The McDonnell Douglas (now Boeing) F-15E Strike Eagle is an American all-weather multirole strike fighter derived from the McDonnell Douglas F-15 Eagle. The F-15E was designed in the 1980s for long-range, high speed interdiction without relying on escort or electronic-warfare aircraft. United States Air Force (USAF) F-15E Strike Eagles can be distinguished from other U.S. Eagle variants by darker aircraft camouflage and conformal fuel tanks mounted along the engine intake ramps.
The Strike Eagle has been deployed for military operations in Iraq, Afghanistan, and Libya, among others. During these operations the F-15E has carried out deep strikes against high-value targets, combat air patrols, and provided close air support for coalition troops. It has also been exported to several countries.
The F-15E Strike Eagle is a twin-engine, all weather fighter that is the backbone for the Air Force’s air superiority. Its proven design is undefeated in air-to-air combat, with more than 100 aerial combat victories. Its two engines provide 58,000 pounds of thrust, which enable the F-15 to exceed speeds of Mach 2.5. Boeing has built more than 1,600 of the aircraft for six countries around the world. None of them plan to retire the F-15.

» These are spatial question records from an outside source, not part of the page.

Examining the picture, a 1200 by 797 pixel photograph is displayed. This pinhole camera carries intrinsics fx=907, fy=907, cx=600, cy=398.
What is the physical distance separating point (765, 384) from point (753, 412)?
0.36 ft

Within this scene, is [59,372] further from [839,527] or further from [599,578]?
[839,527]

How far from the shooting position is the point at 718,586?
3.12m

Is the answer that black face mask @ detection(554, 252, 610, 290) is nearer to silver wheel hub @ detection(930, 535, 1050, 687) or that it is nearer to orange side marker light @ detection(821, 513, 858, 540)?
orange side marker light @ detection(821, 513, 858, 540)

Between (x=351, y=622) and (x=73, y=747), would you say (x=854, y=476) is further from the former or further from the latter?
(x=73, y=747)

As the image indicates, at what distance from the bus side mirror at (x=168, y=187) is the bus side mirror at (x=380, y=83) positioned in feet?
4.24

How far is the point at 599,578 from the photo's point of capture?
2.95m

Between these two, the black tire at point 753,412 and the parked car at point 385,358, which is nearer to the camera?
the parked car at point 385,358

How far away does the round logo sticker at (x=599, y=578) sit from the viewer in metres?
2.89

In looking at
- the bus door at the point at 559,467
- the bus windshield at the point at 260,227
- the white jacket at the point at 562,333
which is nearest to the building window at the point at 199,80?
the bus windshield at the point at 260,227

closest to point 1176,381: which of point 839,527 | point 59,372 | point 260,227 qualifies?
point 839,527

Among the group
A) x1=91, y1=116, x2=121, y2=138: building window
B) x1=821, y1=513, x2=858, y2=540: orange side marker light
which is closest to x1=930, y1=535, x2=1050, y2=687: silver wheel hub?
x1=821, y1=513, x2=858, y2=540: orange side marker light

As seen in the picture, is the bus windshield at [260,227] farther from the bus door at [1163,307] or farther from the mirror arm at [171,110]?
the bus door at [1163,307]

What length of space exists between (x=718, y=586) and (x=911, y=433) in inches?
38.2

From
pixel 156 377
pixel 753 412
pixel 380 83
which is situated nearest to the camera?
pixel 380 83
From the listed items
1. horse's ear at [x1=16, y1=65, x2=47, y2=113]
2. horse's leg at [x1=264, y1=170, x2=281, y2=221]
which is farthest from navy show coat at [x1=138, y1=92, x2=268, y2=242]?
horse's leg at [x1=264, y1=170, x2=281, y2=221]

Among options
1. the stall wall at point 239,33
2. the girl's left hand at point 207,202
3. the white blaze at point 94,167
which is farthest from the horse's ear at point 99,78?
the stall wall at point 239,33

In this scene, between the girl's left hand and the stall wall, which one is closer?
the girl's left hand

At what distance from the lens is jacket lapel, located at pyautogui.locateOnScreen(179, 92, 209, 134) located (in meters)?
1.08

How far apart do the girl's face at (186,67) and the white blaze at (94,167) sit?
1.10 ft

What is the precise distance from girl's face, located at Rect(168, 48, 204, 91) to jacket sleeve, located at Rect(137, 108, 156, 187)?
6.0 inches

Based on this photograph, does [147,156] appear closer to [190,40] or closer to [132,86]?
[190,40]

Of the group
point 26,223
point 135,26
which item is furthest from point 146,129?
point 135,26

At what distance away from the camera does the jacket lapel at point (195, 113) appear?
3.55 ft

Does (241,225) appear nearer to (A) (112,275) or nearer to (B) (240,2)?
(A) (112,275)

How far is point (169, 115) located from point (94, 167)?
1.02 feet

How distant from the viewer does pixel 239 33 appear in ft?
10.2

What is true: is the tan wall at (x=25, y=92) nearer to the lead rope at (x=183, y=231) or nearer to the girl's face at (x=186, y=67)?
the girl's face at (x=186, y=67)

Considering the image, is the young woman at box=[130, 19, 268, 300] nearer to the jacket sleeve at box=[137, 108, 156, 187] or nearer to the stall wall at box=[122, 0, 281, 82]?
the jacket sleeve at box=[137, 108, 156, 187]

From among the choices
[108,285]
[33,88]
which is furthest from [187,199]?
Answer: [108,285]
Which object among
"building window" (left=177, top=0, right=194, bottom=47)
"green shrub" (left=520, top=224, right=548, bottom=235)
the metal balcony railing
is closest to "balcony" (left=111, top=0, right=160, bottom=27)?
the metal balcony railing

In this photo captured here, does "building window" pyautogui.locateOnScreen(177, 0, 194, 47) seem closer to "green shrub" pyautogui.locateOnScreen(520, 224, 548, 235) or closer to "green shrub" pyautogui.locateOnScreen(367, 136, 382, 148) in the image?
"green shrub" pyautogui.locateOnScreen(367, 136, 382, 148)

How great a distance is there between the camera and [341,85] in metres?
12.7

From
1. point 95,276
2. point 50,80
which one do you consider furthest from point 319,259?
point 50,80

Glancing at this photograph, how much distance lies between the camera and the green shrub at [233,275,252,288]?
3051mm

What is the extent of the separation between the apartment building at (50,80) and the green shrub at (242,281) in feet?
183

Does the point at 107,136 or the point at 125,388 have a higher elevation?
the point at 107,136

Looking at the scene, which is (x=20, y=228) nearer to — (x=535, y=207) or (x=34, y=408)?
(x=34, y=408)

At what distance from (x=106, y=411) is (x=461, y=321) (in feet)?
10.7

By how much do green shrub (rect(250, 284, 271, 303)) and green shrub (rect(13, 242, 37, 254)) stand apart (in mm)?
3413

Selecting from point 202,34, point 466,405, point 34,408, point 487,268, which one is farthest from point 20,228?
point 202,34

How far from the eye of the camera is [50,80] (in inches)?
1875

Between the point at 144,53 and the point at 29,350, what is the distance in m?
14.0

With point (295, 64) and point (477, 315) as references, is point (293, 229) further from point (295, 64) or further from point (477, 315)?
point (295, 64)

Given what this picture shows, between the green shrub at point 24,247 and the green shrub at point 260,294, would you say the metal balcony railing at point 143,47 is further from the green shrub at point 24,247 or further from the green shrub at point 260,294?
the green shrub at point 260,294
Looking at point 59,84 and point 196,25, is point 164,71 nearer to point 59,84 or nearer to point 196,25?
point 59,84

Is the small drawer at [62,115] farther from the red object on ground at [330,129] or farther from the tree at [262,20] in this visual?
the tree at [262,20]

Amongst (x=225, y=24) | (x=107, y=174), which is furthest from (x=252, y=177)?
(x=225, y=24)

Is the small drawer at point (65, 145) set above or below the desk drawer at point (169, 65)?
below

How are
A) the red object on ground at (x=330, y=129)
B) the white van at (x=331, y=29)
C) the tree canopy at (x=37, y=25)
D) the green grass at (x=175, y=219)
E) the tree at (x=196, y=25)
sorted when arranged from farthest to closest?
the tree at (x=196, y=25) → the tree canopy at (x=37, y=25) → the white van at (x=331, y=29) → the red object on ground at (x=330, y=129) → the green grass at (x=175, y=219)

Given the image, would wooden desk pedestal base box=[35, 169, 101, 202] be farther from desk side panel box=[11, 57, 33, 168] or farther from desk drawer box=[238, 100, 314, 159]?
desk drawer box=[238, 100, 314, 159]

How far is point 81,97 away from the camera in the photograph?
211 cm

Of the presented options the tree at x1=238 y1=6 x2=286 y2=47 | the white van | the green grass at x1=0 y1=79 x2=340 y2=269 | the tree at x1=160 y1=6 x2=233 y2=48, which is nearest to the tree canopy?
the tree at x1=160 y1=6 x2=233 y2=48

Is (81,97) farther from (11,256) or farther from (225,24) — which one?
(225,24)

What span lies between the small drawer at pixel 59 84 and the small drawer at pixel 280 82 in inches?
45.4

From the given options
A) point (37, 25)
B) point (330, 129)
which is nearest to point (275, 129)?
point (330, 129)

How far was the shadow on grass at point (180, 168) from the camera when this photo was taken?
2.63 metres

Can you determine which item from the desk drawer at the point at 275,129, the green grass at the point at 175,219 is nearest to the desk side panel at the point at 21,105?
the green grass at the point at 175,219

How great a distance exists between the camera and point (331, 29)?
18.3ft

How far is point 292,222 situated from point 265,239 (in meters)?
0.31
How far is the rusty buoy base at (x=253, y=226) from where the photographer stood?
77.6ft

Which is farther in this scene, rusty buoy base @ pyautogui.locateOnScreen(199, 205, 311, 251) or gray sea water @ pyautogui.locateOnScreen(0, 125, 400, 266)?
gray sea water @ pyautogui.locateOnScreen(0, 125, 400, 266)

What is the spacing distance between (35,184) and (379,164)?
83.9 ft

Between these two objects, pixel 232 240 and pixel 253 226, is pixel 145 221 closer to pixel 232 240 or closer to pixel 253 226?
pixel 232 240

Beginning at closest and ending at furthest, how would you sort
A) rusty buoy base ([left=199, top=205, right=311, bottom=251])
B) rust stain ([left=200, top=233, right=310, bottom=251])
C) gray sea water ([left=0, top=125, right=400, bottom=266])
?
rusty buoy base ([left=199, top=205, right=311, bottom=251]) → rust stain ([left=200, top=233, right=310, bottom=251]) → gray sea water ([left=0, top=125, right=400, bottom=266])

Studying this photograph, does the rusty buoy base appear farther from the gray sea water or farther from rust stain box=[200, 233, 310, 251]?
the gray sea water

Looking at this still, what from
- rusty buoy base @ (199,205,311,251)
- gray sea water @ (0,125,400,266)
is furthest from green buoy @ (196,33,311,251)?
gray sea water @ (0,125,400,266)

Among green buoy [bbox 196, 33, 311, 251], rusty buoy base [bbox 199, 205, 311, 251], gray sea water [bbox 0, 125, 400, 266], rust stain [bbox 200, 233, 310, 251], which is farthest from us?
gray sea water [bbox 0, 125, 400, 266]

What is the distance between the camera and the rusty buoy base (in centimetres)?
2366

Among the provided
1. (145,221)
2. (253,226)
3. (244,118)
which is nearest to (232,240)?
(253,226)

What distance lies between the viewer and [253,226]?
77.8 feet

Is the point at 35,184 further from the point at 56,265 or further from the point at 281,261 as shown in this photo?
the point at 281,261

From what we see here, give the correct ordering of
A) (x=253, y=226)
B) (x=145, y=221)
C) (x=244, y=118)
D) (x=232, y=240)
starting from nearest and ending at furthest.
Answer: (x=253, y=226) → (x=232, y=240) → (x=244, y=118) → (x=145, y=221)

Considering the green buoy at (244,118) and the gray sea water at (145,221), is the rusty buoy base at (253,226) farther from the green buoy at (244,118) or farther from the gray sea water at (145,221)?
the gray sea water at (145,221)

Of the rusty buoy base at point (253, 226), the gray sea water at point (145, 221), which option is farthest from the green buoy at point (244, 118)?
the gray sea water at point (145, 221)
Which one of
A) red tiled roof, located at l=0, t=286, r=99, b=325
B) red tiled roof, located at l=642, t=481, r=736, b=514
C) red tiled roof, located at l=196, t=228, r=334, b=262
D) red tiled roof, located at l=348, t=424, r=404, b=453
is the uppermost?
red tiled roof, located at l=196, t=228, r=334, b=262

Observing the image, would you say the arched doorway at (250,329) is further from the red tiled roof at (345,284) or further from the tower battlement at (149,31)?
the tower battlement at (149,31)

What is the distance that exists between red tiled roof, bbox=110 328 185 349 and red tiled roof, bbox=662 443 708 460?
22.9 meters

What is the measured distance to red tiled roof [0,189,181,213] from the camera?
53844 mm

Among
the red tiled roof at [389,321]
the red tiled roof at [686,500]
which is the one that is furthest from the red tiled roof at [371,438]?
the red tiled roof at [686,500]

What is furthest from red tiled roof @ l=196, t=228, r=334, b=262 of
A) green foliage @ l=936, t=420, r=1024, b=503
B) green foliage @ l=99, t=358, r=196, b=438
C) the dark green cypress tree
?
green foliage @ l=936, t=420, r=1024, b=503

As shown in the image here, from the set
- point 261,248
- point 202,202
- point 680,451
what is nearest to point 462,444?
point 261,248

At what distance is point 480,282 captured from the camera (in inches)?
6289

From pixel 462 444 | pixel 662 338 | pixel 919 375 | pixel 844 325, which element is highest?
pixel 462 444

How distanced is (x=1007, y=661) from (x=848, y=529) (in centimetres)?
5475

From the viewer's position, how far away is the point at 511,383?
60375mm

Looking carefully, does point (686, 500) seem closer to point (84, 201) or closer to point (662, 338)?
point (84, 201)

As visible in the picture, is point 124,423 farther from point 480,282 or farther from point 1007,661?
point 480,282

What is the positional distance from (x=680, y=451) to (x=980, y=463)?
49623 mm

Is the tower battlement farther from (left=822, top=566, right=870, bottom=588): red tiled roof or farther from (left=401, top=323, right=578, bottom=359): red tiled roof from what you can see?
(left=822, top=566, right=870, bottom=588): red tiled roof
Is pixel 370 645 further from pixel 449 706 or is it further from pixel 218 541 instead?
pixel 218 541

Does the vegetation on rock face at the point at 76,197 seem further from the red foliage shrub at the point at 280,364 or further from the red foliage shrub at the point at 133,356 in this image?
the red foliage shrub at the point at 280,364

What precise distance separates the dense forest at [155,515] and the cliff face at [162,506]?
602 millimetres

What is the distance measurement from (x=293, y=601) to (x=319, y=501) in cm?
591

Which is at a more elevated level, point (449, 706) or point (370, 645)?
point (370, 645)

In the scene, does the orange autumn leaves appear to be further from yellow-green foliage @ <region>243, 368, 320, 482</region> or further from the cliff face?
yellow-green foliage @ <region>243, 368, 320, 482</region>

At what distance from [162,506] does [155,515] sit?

F-15SE Silent Eagle is a proposed variant with fifth generation fighter features, such as internal weapons carriage and radar-absorbent material. The Silent Eagle features conformal weapons bays (CWB) to hold weapons internally instead of conformal fuel tanks, the twin vertical tails are canted outward 15 degrees to reduce radar cross section; the majority of the CWB’s area is for weapons storage, a minority is used for fuel storage. The F-15SE is optimized for air-to-air missions, lacking all-aspect stealth features for missions inside areas protected by ground-based anti-aircraft systems. The first production F-15E, s/n 86-0183, was modified to become a Silent Eagle demonstrator. It first flew in July 2010 with a left-side conformal weapons bay, and successfully launched an AMRAAM missile from the CWB in July 2010. Potential customers were Saudi Arabia, Israel, Japan, and South Korea; however the Saudis choose to procure the F-15SA, while Israel, Japan, and South Korea selected the F-35.